* Directive
Return, with no alterations, the portion of the data below that begins at its first line and ends with the line containing "Result: (345,228)", including both of those lines.

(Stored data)
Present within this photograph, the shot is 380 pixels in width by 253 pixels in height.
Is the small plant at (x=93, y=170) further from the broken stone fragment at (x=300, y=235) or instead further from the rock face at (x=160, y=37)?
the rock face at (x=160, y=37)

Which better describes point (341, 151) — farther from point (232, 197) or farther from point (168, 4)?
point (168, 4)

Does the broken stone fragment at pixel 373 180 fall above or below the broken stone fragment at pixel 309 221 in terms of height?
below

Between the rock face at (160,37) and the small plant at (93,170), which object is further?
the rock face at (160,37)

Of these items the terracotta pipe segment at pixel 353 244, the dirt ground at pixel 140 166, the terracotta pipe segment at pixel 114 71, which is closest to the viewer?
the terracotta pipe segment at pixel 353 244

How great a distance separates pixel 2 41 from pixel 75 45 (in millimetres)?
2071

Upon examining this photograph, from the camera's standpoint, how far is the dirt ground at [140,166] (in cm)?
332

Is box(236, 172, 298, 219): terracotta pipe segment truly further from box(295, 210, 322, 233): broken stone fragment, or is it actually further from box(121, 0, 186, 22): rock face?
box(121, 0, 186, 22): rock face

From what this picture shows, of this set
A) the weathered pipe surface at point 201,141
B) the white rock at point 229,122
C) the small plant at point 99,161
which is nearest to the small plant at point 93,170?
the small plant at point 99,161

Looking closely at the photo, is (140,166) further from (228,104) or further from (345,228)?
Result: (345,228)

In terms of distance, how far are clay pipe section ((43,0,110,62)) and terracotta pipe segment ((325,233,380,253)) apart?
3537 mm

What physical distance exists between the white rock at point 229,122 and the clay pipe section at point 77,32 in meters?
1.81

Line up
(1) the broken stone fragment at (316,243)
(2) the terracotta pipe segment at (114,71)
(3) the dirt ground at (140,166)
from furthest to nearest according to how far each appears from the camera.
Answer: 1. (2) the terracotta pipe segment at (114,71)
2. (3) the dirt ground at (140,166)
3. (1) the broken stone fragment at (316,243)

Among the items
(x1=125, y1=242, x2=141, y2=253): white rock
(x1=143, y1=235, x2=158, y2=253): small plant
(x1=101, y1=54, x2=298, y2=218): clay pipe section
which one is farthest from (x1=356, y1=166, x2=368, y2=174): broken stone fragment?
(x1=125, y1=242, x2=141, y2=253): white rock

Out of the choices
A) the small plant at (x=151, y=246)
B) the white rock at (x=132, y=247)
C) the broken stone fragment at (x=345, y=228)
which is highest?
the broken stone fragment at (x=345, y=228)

* Exercise response
Present within this photograph, the shot is 380 pixels in width by 253 pixels in height.
Is the small plant at (x=93, y=170) further from the broken stone fragment at (x=300, y=235) or instead further from the rock face at (x=160, y=37)?
the rock face at (x=160, y=37)

Which better describes point (341, 151) — farther from point (232, 197) or farther from point (168, 4)?
point (168, 4)

Does the broken stone fragment at pixel 373 180 fall above or below the broken stone fragment at pixel 309 221 in terms of height?
below

Between the rock face at (160,37) and the small plant at (93,170), which object is further?
the rock face at (160,37)

Of these items the terracotta pipe segment at pixel 353 244, the dirt ground at pixel 140 166, the terracotta pipe segment at pixel 114 71, which is closest to the viewer?
the terracotta pipe segment at pixel 353 244

How great a distance separates pixel 2 41 from pixel 75 45 (in millimetres)?
2071

Upon examining this photograph, from the camera's standpoint, how far is the dirt ground at [140,166] (in cm)?
332

Is box(236, 172, 298, 219): terracotta pipe segment truly further from box(295, 210, 322, 233): broken stone fragment, or is it actually further from box(121, 0, 186, 22): rock face?
box(121, 0, 186, 22): rock face

From what this picture shows, of this set
A) the weathered pipe surface at point 201,141
B) the white rock at point 229,122
C) the small plant at point 99,161
which is nearest to the small plant at point 93,170?
the small plant at point 99,161

Looking closely at the photo, is (140,166) further from (228,104) or further from (345,228)?
Result: (345,228)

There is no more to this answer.